Task material

-- BEGIN --

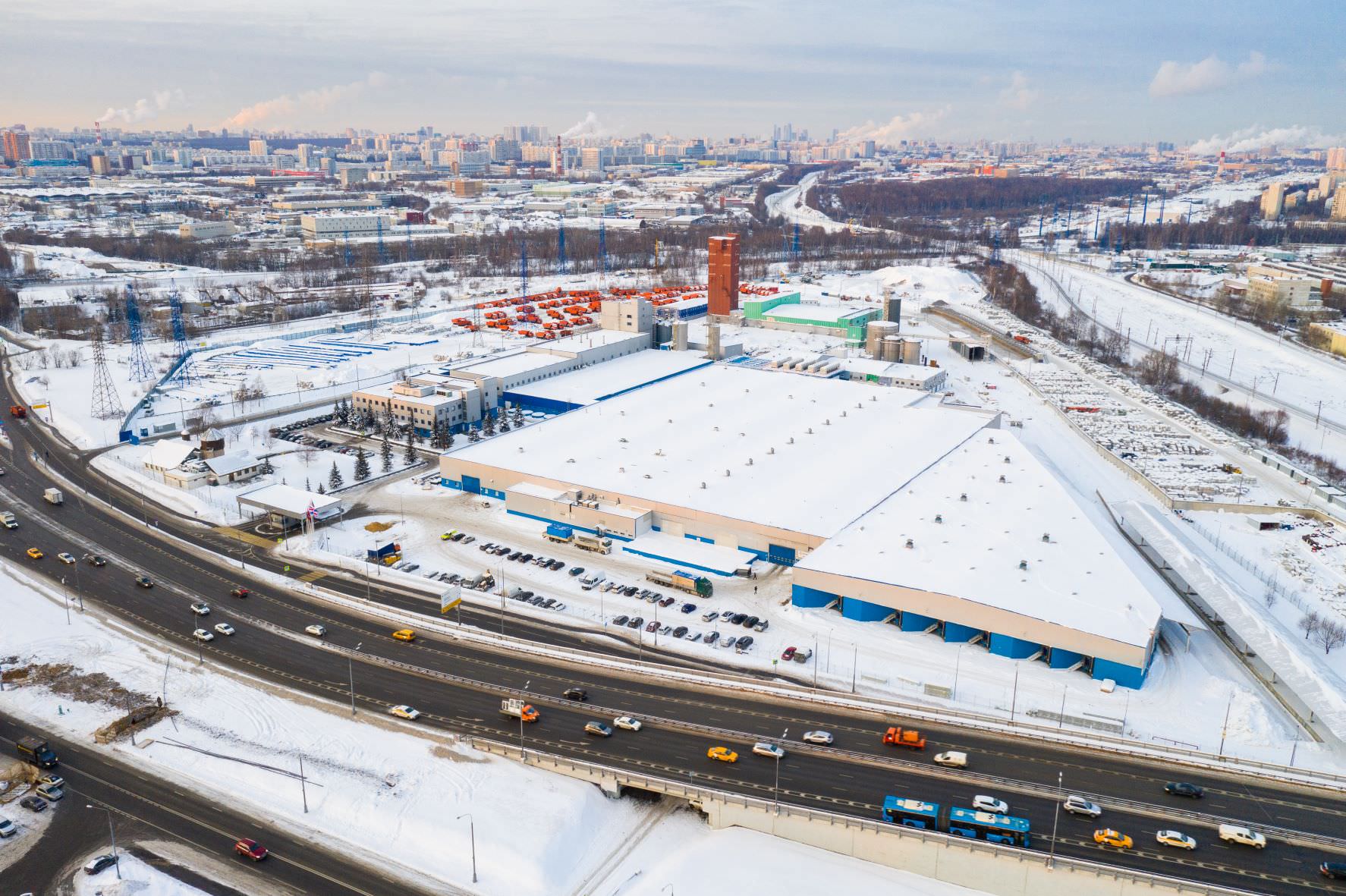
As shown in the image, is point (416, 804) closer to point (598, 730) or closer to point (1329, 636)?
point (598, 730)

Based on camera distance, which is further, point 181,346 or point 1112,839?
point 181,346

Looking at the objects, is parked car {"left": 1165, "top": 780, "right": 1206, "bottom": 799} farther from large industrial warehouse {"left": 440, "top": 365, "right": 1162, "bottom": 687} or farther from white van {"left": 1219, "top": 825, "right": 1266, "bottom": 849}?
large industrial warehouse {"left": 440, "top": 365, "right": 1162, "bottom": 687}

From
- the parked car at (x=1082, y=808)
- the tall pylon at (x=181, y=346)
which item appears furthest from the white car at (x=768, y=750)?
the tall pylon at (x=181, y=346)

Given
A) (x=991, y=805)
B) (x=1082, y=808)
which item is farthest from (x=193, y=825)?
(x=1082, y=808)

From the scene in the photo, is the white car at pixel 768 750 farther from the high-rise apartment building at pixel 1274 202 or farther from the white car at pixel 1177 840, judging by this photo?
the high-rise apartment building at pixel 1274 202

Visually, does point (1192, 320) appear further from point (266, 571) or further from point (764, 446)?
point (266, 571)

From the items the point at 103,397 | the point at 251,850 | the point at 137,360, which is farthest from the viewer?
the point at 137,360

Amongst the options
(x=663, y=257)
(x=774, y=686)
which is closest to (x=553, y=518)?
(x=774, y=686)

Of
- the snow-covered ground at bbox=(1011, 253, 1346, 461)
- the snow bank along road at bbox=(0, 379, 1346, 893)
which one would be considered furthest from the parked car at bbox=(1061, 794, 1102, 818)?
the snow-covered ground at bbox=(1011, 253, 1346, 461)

-- END --
-- BEGIN --

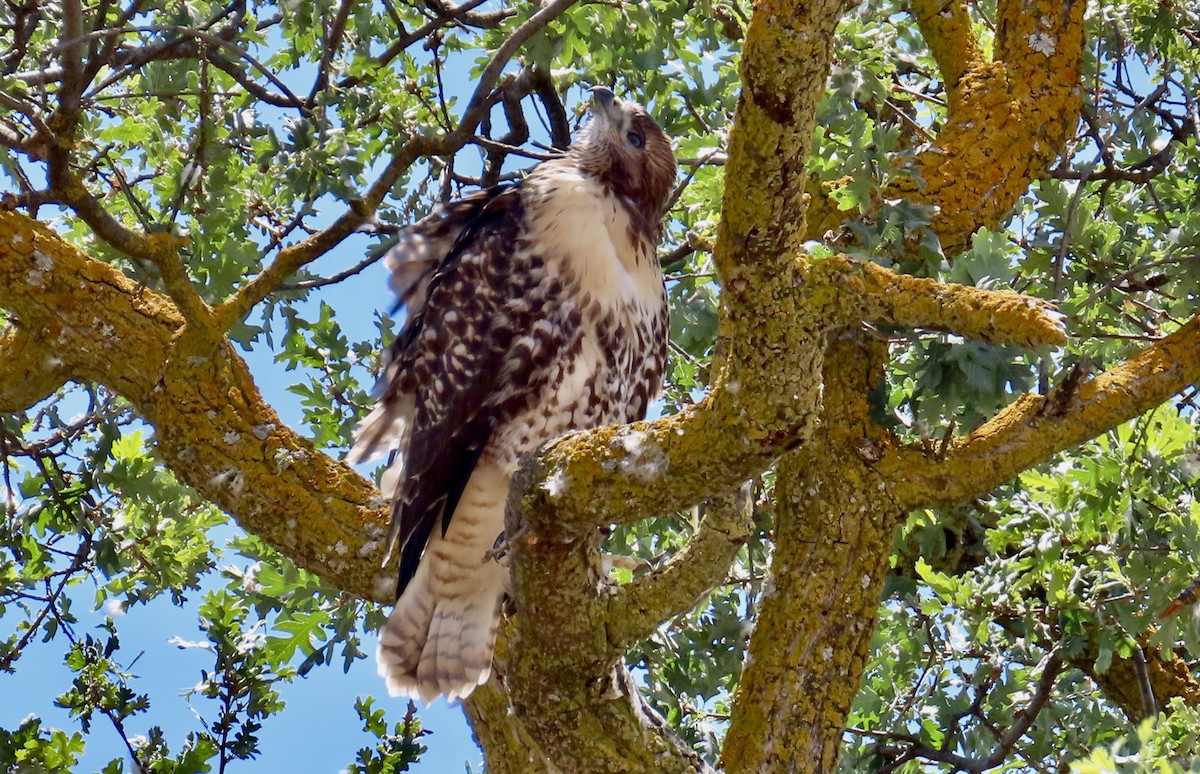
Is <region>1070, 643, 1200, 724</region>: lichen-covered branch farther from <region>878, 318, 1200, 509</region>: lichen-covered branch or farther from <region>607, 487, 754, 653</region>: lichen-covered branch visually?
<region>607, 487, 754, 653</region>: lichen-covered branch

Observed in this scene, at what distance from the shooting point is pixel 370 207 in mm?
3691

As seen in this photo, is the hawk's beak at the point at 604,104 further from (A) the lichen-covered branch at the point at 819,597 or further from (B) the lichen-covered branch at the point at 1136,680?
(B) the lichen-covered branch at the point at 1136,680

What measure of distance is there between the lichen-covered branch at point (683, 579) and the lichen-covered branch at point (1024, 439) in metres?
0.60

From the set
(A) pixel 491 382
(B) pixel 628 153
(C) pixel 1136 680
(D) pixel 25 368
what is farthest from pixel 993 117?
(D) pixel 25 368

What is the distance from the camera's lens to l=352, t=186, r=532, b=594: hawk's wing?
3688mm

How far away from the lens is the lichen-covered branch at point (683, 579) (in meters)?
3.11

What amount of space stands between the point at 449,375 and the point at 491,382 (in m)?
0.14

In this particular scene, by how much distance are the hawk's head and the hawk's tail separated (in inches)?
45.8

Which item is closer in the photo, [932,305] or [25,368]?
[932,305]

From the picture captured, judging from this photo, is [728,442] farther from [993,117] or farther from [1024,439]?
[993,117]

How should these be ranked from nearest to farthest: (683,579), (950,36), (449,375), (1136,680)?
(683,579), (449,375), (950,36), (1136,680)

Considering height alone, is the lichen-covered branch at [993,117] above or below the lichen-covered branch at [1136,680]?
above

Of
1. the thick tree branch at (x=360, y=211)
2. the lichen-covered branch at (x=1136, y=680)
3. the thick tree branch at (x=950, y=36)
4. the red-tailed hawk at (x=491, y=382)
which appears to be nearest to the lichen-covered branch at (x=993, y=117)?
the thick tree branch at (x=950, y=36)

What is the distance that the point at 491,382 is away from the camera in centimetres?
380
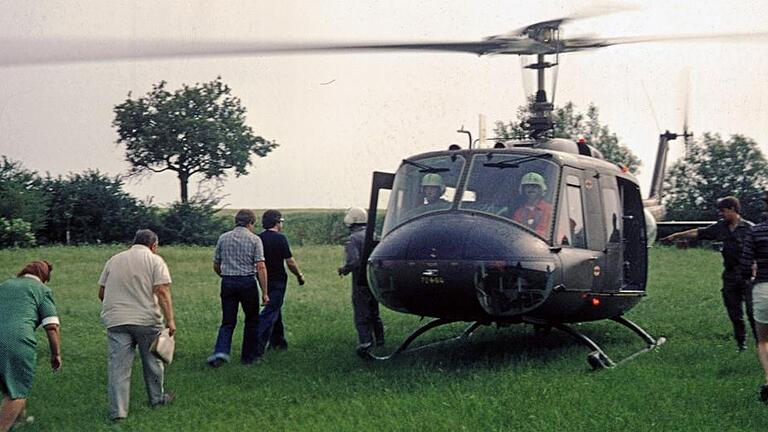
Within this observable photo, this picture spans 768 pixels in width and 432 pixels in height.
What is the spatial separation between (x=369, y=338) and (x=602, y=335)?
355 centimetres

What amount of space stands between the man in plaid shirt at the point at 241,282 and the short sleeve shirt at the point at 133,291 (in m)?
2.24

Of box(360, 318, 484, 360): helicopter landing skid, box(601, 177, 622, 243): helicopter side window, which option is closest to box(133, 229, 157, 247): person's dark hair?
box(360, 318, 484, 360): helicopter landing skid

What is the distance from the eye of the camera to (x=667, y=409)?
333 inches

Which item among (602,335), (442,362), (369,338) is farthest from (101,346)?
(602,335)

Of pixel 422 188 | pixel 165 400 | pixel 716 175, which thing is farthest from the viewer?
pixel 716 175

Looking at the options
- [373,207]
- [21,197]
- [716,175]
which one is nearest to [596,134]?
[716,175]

-- END --

Problem details
Collect every line from both blocks that contains the word "above", and copy each of those lines in full. Case counts, so match only that exact capitalization.

Exercise answer
Considering height alone, is the lichen-covered branch at [993,117] above or below the lichen-covered branch at [1136,680]?
above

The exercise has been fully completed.